Alabama’s Lacy leads weak group of RBs

EDITOR’S NOTE: This is the fifth part of a series previewing the NFL draft by position.

The Browns took a fair share of criticism last year for trading up one spot for the chance to select Alabama running back Trent Richardson with the third overall draft pick.

That decision doesn’t look as shaky when gauging this year’s group of running back prospects. There aren’t many jewels among them. The best of the bunch might be Eddie Lacy, another in a line of standouts produced by Alabama coach Nick Saban.

It all leads to the never-ending debate concerning the appropriate time to draft running backs. The prevailing theory is to never to select one high, unless it’s for a unique talent, and instead wait until later rounds.

Former Browns general manager Tom Heckert obviously considered Richardson a unique talent. Unfortunately, for the Browns, Richardson cracked a couple of ribs in a week two game against the Bengals and had to deal with pain the rest of the season.

Now fully healed, Richardson will surely be the focal point of offensive coordinator Norv Turner’s offense. Ideally, Richardson stays healthy and vastly improves upon his 950-yard total of last season, removing pressure from the shoulders of quarterback Brandon Weeden.

The team that selects the 5-11, 231-pound Lacy will be getting a player similar to Richardson, which means a low center of gravity and plenty of power. Finally getting a chance to start with Mark Ingram and Richardson gone, Lacy rushed for 1,322 yards and scored 17 touchdowns on 204 carries last season. Lacy split time with freshman standout T.J. Yeldon.

Lacy took advantage of the nation’s best offensive line, showing strength and an ability to spin off tacklers. Lacy lacks great outside speed (4.55). He caught 22 passes for 189 yards and two touchdowns.

Lacy’s stock might have slipped when he didn’t work out at the combine because of knee and pectoral injuries. Beyond durability concerns, Lacy has to show that his production wasn’t simply because of the line in front of him.

“It all depends on how you look at it,” he said. “I feel as though we complement each other because you have a great offensive line and you have a great backfield as well, so I don’t feel as if one position is doing good because of the other.”

Another big producer last season was Montee Ball of Wisconsin. Ball (5-11, 214) won the Doak Walker Award as the nation’s best running back, piling up 1,830 yards and 22 touchdowns on 356 carries.

Ball doesn’t have great speed, but his instincts are above average. He holds up well and should develop into a workhorse-type back. Ball didn’t add much to the passing game, catching just 10 passes for 72 yards.

Ball could slip into the second round, but he understandably thinks he’s a first-round talent.

gI know that I can help a team win,” he said. “That’s what I truly believe. My film shows that.”

Johnathan Franklin set the UCLA single-season rushing record last season with 1,734 yards and 13 touchdowns on 232 carries. Franklin (5-10, 205) has good speed and the ability to make people miss, but he had just 25 career receptions.

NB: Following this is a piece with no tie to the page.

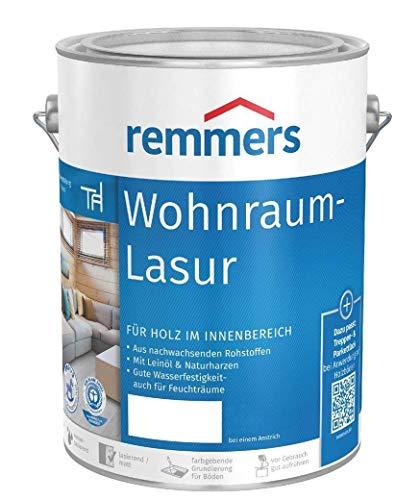 Remmers Woonruimte-lazuur - wit 750ml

Ball security has to be a concern for scouts. Franklin had 22 fumbles on 846 career touches. He fumbled three times during a five-game stretch last year.

Lonnie Pryor of Florida State could be the first fullback selected. Pryor (6-0, 227) took on more of a role as a runner last season, gaining 376 yards and scoring eight touchdowns on 47 carries. He’s not a strong lead blocker, which will drop his draft stock to the later rounds.